Dan Priestley stellt den Tesla Semi in Hannover – natürlich – als innovative und wirtschaftlich wettbewerbsfähige Lösung für den europäischen Markt dar. Tesla plane, die Elektrifizierung des Schwerlastverkehrs weiter voranzutreiben und die Kosten durch die vertikale Integration zu senken. Entscheidend wird neben dem Verbrauch die Nutzlast sein, einen Exkurs dazu können Sie hier nachlesen. Abschließend sagte Priestley: „Wir freuen uns, die Semi nach Europa zu bringen.“
Dass die Amerikaner noch einige Zeit brauchen werden, um den Semi für den europäischen Markt anzupassen, ist eine gute Nachricht für die heimische Industrie. Sie kann – wie beim eActros 600 geschehen – wettbewerbsfähige Produkte schon früher in den Markt bringen. Dass man Tesla nicht unterschätzen sollte, wissen natürlich alle Player. Und so waren rund um den Semi denn auch viele Logos auf den Jacken und Westen der Schaulustigen auszumachen. Von MAN über Daimler Truck bis Iveco. Denn sie alle wissen, wenn Tesla kommt, dann richtig. Und darauf will man ganz offensichtlich vorbereitet sein.
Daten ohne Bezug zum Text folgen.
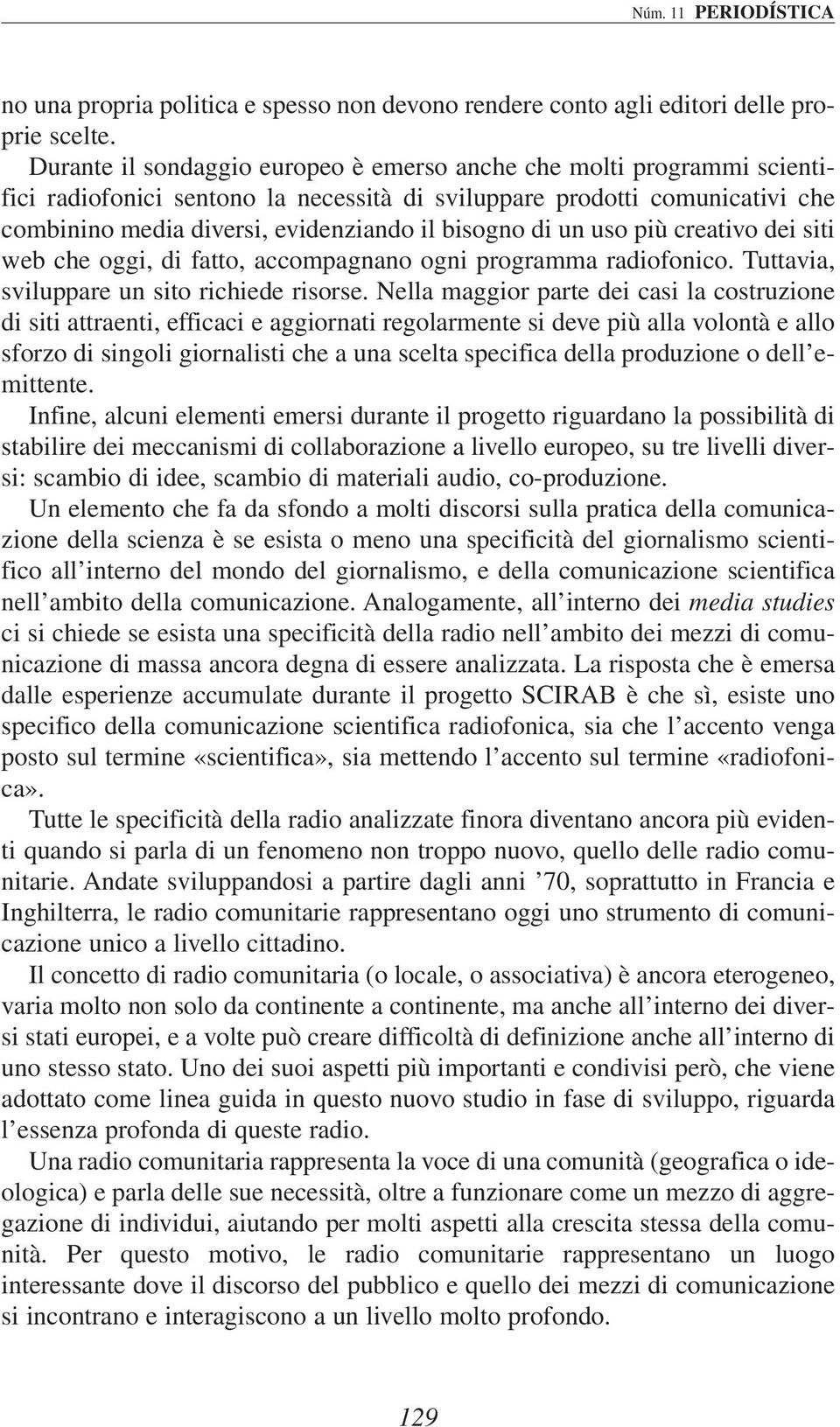 Núm. 11 PERIODÍSTICA

no una propria politica e spesso non devono rendere conto agli editori delle proprie scelte.

Durante il sondaggio europeo è emerso anche che molti programmi scientifici radiofonici sentono la necessità di sviluppare prodotti comunicativi che combinino media diversi, evidenziando il bisogno di un uso più creativo dei siti web che oggi, di fatto, accompagnano ogni programma radiofonico. Tuttavia, sviluppare un sito richiede risorse. Nella maggior parte dei casi la costruzione di siti attraenti, efficaci e aggiornati regolarmente si deve più alla volontà e allo sforzo di singoli giornalisti che a una scelta specifica della produzione o dell'emittente.

Infine, alcuni elementi emersi durante il progetto riguardano la possibilità di stabilire dei meccanismi di collaborazione a livello europeo, su tre livelli diversi: scambio di idee, scambio di materiali audio, co-produzione.

Un elemento che fa da sfondo a molti discorsi sulla pratica della comunicazione della scienza è se esista o meno una specificità del giornalismo scientifico all'interno del mondo del giornalismo, e della comunicazione scientifica nell'ambito della comunicazione. Analogamente, all'interno dei media studies ci si chiede se esista una specificità della radio nell'ambito dei mezzi di comunicazione di massa ancora degna di essere analizzata. La risposta che è emersa dalle esperienze accumulate durante il progetto SCIRAB è che sì, esiste uno specifico della comunicazione scientifica radiofonica, sia che l'accento venga posto sul termine «scientifica», sia mettendo l'accento sul termine «radiofonica».

Tutte le specificità della radio analizzate finora diventano ancora più evidenti quando si parla di un fenomeno non troppo nuovo, quello delle radio comunitarie. Andate sviluppandosi a partire dagli anni '70, soprattutto in Francia e Inghilterra, le radio comunitarie rappresentano oggi uno strumento di comunicazione unico a livello cittadino.

Il concetto di radio comunitaria (o locale, o associativa) è ancora eterogeneo, varia molto non solo da continente a continente, ma anche all'interno dei diversi stati europei, e a volte può creare difficoltà di definizione anche all'interno di uno stesso stato. Uno dei suoi aspetti più importanti e condivisi però, che viene adottato come linea guida in questo nuovo studio in fase di sviluppo, riguarda l'essenza profonda di queste radio.

Una radio comunitaria rappresenta la voce di una comunità (geografica o ideologica) e parla delle sue necessità, oltre a funzionare come un mezzo di aggregazione di individui, aiutando per molti aspetti alla crescita stessa della comunità. Per questo motivo, le radio comunitarie rappresentano un luogo interessante dove il discorso del pubblico e quello dei mezzi di comunicazione si incontrano e interagiscono a un livello molto profondo.

129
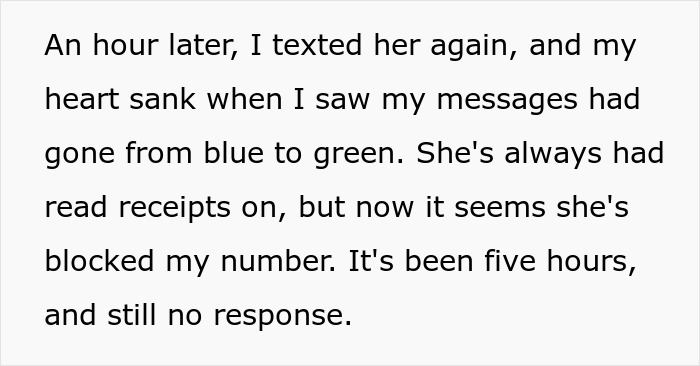 An hour later, I texted her again, and my heart sank when I saw my messages had gone from blue to green. She's always had read receipts on, but now it seems she's blocked my number. It's been five hours, and still no response.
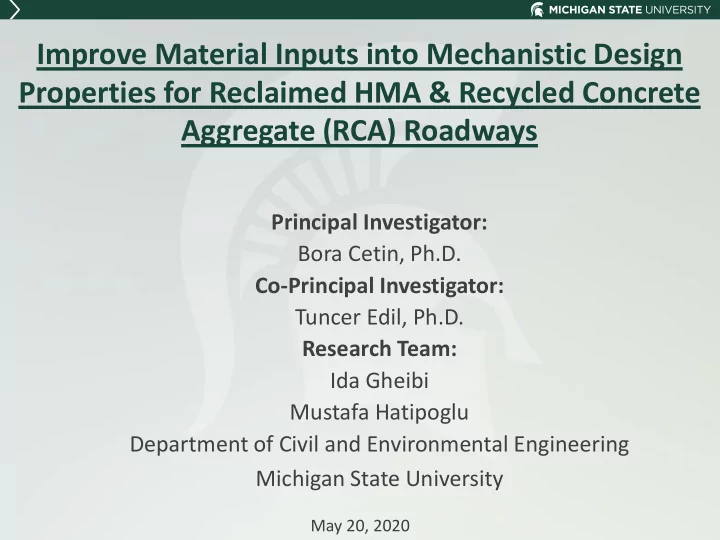 MICHIGAN STATE UNIVERSITY

Improve Material Inputs into Mechanistic Design Properties for Reclaimed HMA & Recycled Concrete Aggregate (RCA) Roadways

Principal Investigator:
Bora Cetin, Ph.D.
Co-Principal Investigator:
Tuncer Edil, Ph.D.
Research Team:
Ida Gheibi
Mustafa Hatipoglu
Department of Civil and Environmental Engineering
Michigan State University

May 20, 2020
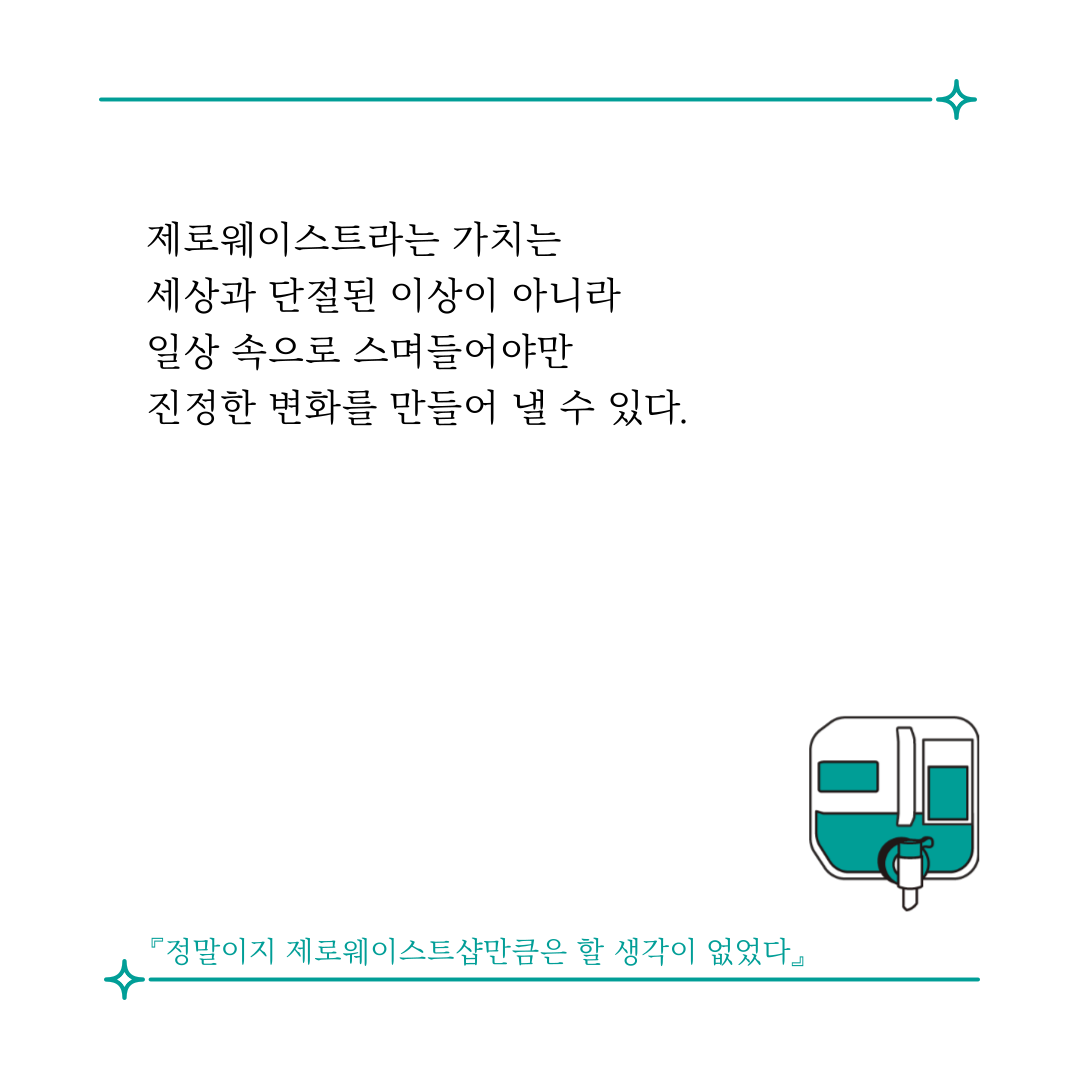 제로웨이스트라는 가치는
세상과 단절된 이상이 아니라
일상 속으로 스며들어야만
진정한 변화를 만들어 낼 수 있다.

『정말이지 제로웨이스트샵만큼은 할 생각이 없었다』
Das ist auch wichtig, wie Fritz-Gerhard Hamann bestätigt: „Wenn das stimmt, dass der Tesla Semi auch voll ausgeladen nur eine Kilowattstunde pro Kilometer braucht, dann wäre das sensationell.“ An seiner Vorbestellung hält er fest, auch wenn er nur „eine Mini-Runde gefahren“ sei. Ganz rational ist die Sache bei Spediteur Hamann allerdings auch nicht. „Ich fahre seit 2015 Tesla, die ganze Familie fährt Tesla, wir haben sogar einen Roadster.“ Da ist die Lage wohl klar.